Smart policy must keep pace with rapid agricultural innovation
With rising costs, tighter margins and more uncertainty on the farm, it’s harder than ever for America’s farmers and ranchers to stay competitive. Historically, innovation has helped U.S. agriculture do more with less through increasing yields while managing costs. But today, producers are not only navigating domestic pressures. They are also facing intensifying global competition from countries like Brazil, where productivity levels, while not yet on par with U.S. growers, are improving and benefit from multiple growing cycles per year.
As new agricultural technologies continue to emerge across the sector, U.S. policy must keep pace to ensure producers can translate innovation into real, on-the-ground gains and remain globally competitive without being undercut by uneven market conditions.
This is a critical moment of opportunity for Congress to spur growth in rural economies
Our analysis of nearly 400 companies and their innovations — from early-stage startups to large enterprises — shows that American agriculture can play a transformational role in accelerating emissions-reducing practices and technologies. We identified five key areas that demonstrate both market-readiness and strong potential to increase farm productivity:
- Nutrient and fertilizer solutions: Improved crop nutrient products that improve nutrient-use efficiency, such as ammonia and enhanced-efficiency formulations, and microbial and waste-based approaches to nutrient management.
- Smart sensing and precision analytics: In-field sensors paired with AI analytics to optimize inputs, reduce waste and track real-time farm metrics.
- Agronomic data and measurement platforms: Software solutions that combine technical assistance, data platforms and carbon-market support to help farmers adopt innovative conservation farm practices at scale.
- Biotech and genetic innovation: Advanced biological tools like gene-editing technology and crop-microbiome engineering that enable more resilient, efficient crops and reduce reliance on conventional pesticides and inputs.
- Automation and machinery: AI-enabled or precision-sensor farm machinery that boosts efficiency, lowers costs and reduces emissions.
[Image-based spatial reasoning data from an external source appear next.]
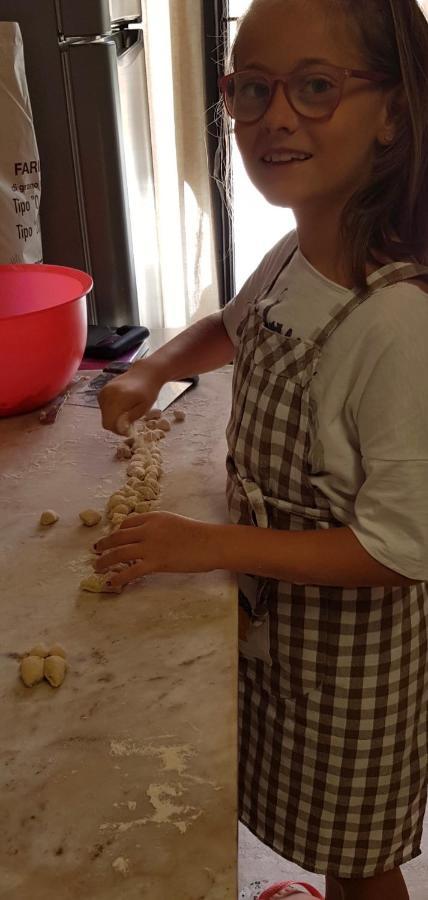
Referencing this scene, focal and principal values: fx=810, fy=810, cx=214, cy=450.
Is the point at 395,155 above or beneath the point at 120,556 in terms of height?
above

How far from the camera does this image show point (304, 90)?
0.68m

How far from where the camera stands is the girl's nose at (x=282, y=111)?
2.26 ft

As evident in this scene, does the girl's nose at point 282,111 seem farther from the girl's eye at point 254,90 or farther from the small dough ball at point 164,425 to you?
the small dough ball at point 164,425

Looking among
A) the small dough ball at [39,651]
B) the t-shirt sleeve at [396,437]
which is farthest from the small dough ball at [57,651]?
the t-shirt sleeve at [396,437]

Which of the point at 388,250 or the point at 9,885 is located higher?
the point at 388,250

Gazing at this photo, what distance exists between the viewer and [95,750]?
1.85 ft

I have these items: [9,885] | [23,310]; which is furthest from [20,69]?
[9,885]

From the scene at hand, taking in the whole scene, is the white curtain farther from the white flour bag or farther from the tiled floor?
the tiled floor

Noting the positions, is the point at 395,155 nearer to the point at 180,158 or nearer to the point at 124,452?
the point at 124,452

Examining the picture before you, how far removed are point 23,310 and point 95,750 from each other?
0.82 metres

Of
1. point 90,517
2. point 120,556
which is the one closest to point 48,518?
point 90,517

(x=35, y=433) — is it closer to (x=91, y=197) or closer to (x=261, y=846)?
(x=91, y=197)

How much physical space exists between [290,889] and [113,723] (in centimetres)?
72

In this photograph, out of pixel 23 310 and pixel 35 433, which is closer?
pixel 35 433
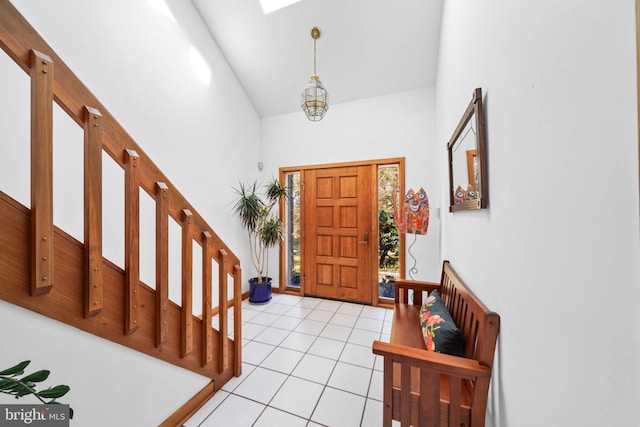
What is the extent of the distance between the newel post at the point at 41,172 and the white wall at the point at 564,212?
160cm

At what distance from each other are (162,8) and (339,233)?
3.39 meters

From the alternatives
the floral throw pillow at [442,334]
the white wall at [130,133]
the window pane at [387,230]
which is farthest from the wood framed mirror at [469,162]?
the white wall at [130,133]

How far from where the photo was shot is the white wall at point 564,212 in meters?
0.45

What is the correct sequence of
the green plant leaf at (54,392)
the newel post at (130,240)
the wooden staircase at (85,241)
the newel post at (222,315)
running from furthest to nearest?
the newel post at (222,315) < the newel post at (130,240) < the wooden staircase at (85,241) < the green plant leaf at (54,392)

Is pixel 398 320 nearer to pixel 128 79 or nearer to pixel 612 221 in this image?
pixel 612 221

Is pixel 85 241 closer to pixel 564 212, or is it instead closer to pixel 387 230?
pixel 564 212

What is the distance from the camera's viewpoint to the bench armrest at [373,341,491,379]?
1061 mm

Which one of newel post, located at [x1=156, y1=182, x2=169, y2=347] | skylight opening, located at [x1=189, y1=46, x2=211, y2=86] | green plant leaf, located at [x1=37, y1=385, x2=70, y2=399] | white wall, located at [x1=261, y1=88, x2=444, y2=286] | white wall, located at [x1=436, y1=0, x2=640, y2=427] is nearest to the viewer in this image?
white wall, located at [x1=436, y1=0, x2=640, y2=427]

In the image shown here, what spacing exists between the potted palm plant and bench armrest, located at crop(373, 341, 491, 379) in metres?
2.70

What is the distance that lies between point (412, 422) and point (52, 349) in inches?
70.3

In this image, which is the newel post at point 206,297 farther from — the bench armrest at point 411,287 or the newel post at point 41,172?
the bench armrest at point 411,287

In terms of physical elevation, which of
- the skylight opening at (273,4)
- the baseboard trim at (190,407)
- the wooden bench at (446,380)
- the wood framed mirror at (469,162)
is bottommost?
the baseboard trim at (190,407)

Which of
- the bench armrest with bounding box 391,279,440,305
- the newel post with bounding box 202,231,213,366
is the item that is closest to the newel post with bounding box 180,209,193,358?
the newel post with bounding box 202,231,213,366

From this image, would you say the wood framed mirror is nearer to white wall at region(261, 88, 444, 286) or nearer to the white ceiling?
white wall at region(261, 88, 444, 286)
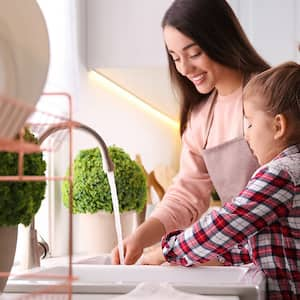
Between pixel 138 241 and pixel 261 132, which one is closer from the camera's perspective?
pixel 261 132

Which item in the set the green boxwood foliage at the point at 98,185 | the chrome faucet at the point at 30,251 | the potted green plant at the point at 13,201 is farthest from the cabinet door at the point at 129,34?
the potted green plant at the point at 13,201

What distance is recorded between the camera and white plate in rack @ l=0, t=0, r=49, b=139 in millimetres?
958

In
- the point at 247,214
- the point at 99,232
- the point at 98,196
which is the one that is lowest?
the point at 99,232

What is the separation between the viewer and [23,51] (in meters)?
0.99

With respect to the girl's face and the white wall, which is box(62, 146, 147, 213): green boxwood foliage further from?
the girl's face

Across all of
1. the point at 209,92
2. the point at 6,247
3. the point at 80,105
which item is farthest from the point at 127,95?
the point at 6,247

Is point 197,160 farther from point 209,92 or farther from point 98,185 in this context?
point 98,185

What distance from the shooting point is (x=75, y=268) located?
5.61ft

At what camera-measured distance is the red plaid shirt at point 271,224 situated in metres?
1.52

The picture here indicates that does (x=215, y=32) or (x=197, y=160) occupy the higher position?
(x=215, y=32)

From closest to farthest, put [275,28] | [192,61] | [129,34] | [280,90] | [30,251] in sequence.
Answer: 1. [280,90]
2. [30,251]
3. [192,61]
4. [129,34]
5. [275,28]

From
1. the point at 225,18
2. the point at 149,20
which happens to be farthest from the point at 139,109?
the point at 225,18

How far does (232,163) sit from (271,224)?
1.96 ft

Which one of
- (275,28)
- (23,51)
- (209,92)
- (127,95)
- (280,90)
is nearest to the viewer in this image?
(23,51)
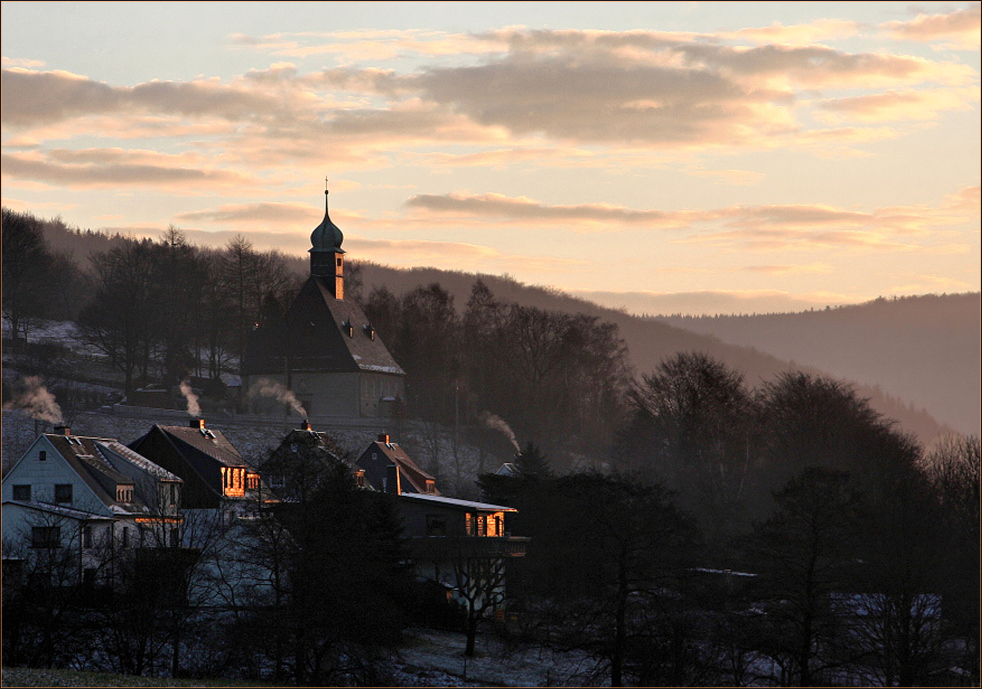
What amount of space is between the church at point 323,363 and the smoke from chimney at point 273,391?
401 mm

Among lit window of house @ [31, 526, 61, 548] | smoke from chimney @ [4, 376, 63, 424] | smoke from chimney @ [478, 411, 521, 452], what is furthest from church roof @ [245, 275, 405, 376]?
lit window of house @ [31, 526, 61, 548]

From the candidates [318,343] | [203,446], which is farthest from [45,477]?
[318,343]

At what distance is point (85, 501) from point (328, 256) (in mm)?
81084

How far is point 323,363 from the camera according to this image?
140125mm

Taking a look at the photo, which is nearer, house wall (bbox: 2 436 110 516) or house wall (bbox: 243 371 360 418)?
house wall (bbox: 2 436 110 516)

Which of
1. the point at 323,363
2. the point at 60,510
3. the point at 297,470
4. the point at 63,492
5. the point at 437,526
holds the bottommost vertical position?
the point at 437,526

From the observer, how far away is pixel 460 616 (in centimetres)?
7156

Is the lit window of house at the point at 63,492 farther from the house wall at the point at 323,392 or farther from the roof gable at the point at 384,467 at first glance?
the house wall at the point at 323,392

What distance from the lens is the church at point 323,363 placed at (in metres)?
138

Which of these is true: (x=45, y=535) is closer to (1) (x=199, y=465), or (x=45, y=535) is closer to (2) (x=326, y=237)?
(1) (x=199, y=465)

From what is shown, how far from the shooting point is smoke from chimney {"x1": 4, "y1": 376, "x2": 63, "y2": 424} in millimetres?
110625

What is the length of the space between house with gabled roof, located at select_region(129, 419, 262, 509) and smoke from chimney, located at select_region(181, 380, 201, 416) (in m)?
32.2

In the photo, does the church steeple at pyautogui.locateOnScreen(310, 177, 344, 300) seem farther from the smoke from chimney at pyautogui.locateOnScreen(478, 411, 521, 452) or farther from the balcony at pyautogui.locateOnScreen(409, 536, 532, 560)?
the balcony at pyautogui.locateOnScreen(409, 536, 532, 560)

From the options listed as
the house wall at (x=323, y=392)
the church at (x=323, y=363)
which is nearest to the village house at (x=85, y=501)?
the church at (x=323, y=363)
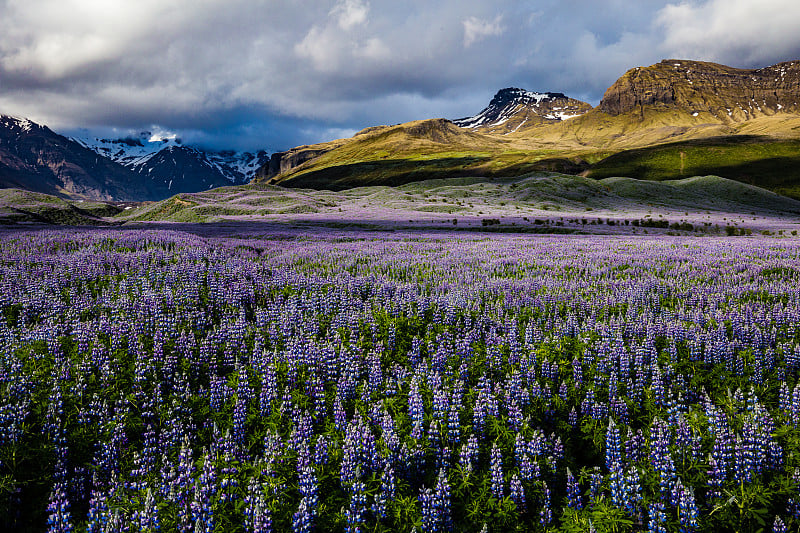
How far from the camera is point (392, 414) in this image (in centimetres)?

Continued investment is essential for maintaining the U.S. innovation advantage
To support both the adoption of existing innovations and the development of new ones, Congress has an opportunity to expand funding for research and on-farm adoption, advance supportive legislation, and invest in emerging technologies that help farmers boost productivity and strengthen the long-term resilience of U.S. agriculture.
The U.S. has captured 41% ($6.6 billion) of the $16 billion global agtech market, underscoring investor confidence and America’s leadership in the industry. Maintaining this position in a rapidly evolving global economy is not self-sustaining without continued investment.
Much of the existing investment targets technology and outputs that are already defined and clear, which leaves an opportunity gap to accelerate innovation from the lab to the field.
When I first came back to the farm, one of the first challenges my dad gave me was to try to get our soybean yield above 50 bushels to the acre. And so I went to work collecting harvest data from our equipment. We started taking grid samples of the whole farm and started finding hot spots. It’s easy doing precision. And within two years, we’re averaging closer to 60 [bushels per acre] now.
Ty Graham is part of the American Farmers for Conservation affiliation and is a rice, corn and soybean farmer of G&G Farm in Arkansas.
Policy can accelerate adoption and keep farmers competitive
One key opportunity to do this is fully funding the Agriculture Advanced Research and Development Authority (AgARDA). Modeled after successful research agencies at the Departments of Defense and Energy, AgARDA was authorized at a level that reflects its potential, but has yet to receive sufficient appropriations, leaving a powerful tool that could provide high risk, high reward results for farmers underutilized.
At the same time, scaling up AgARDA alone is not sufficient. Breakthrough research only delivers value if it is paired with the infrastructure needed to test, validate and scale promising technologies. Fully funding AgARDA is a critical first step in building this broader ecosystem — so technologies don’t stall between the lab and the field.
Farmers and ranchers need practical tools that deliver real returns on the ground. Bipartisan solutions like the EMIT LESS Act would strengthen USDA’s capacity to test and validate enteric methane-reducing products and practices, expand on-farm innovation trials and support voluntary adoption through existing conservation programs. All of this will help producers improve efficiency while managing risks to their operations.
A path toward a more productive and sustainable future
With the right mix of tools, investments and policies, U.S. agriculture can meet today’s challenges and seize tomorrow’s opportunities. Strategic public and private investment can help farmers adopt innovative conservation practices that lower costs, improve efficiency and strengthen environmental outcomes.
By supporting research and scaling proven solutions, the U.S. can ensure our agricultural sector continues to lead globally in productivity and innovation, securing economic stability for rural communities while protecting air, water and soil for future generations.